What you see there is my entry, and that photo has gotten further than anything I’ve entered in a photo competition (and a national one, to boot). For me, it was a huge risk. I had no choice but to edit it to reduce the noise, but I made sure I spent no more than ten minutes making noise reduction/color corrections. While I didn’t get any further, it showed me I have reached a major point in my photography evolution. I have shown I can hold my own in photography competitions (even with a lower end DSLR and a kit lens). There is still plenty to learn, but I now see that I just might have a chance to make something of all the photography work I’ve done throughout the years.

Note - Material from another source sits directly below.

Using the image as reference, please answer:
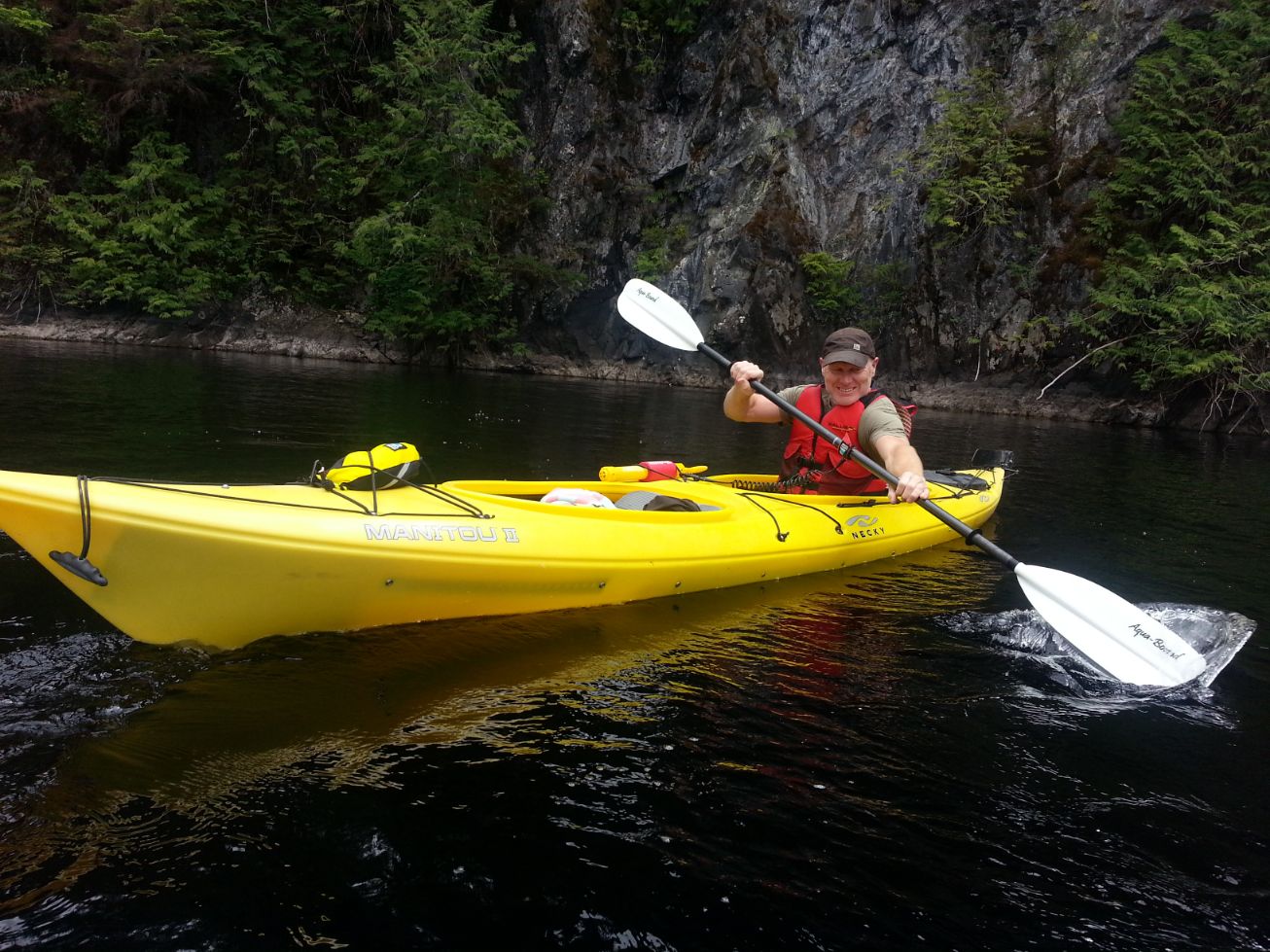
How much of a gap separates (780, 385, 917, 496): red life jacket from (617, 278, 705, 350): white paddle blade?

At this point, the question becomes what do I do in terms of going further with photography and entering competitions? Do I want to try to diversify my subjects to get further in competition? Diversification in subjects is going to mean practicing people photography more frequently. I’m kind of doing this with sports photography so my Olympics photos look at least halfway decent. At its core, though, art (and photography) centers on triggering emotional responses, which is easier to do on a large scale with photos of people. As someone who is autistic, that is incredibly challenging. Hiking through ice caves with 50 pounds of gear sounds blissful compared to photographing other people. Portraits are not necessarily a strong point for me, and I’m not sure how much I can bring myself to practice that, anyhow. Street photography is more suited to my spontaneous approach to photography, but not having a solid grasp on the legal implications makes that a bit tough to swallow at the moment.

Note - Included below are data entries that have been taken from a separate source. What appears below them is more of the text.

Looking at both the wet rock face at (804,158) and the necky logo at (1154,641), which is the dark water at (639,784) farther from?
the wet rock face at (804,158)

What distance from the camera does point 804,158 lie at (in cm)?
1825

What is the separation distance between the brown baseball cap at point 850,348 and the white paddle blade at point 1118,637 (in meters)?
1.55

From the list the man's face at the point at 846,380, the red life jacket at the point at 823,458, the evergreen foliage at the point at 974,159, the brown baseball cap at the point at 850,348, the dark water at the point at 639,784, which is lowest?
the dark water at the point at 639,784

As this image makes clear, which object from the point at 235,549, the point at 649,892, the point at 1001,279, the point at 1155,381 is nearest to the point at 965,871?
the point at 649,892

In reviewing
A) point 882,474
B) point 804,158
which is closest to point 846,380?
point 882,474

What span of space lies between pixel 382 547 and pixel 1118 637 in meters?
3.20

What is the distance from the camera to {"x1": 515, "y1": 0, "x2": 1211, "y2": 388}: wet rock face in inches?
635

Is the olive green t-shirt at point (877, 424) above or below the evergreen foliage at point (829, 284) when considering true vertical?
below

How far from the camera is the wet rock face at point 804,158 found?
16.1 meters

My instinct is to improve from a technical standpoint. This means seeking out more challenging lighting situations, such as nights, sunrises/sunsets, action in low light, and lots of other scenarios. It also means more gear grappling. I’ll probably need to bring my tripod around more as well as invest in a a remote shutter release device. I’ve already started pricing out the latter, but getting in the habit of juggling the former is going to take time. I’m not used to it. On top of that, figuring out how well that all works with an older Tamron lens is going to be an annoyance for the ages. I will most likely have to break down and buy at least one new Nikon lens to resolve the autofocus compatibility issues I’m having. Right now, my reflexes are not quick enough to execute manual focus on action shots (although I have been trying my hand at that lately with somewhat mixed results).

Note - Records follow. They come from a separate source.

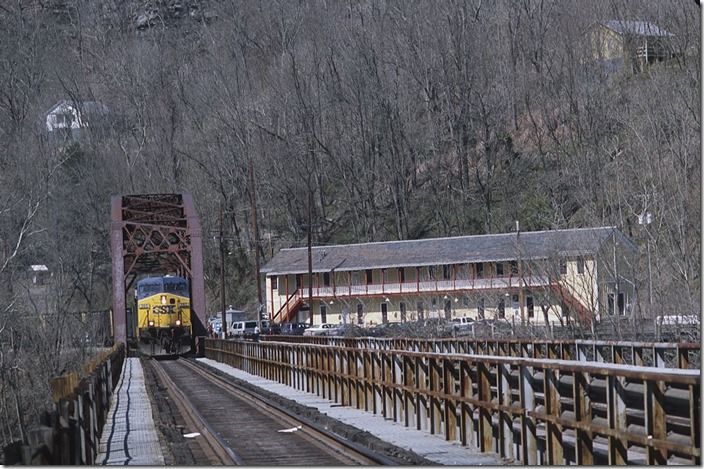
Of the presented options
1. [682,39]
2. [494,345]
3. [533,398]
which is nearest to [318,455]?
[533,398]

I have goals, and I know what needs work. That’s about the easiest part of determining what to do abot photography in the short and semi-long term. The question is what I ought to be doing with a schedule that is getting increasingly intense. I am motivated to bring my mile time down, and the training needed will be longer and more intense in the next few months. Work is also going to be a very long learning process (although it feels strangely okay right now). With writing, I have a novel project planned since I don’t have a full novel to my name. That’s about the only thing I haven’t done writing-wise. It looks like photography may have to kick back a little bit in 2015. That almost makes sense considering how much time I devoted to it last year and will be devoting to it next year. I just hope I can maintain the skills I have.
A very strange thing has been happening. I’ve been talking to people offline about photography. Trust me what I say this is not something that happens very often.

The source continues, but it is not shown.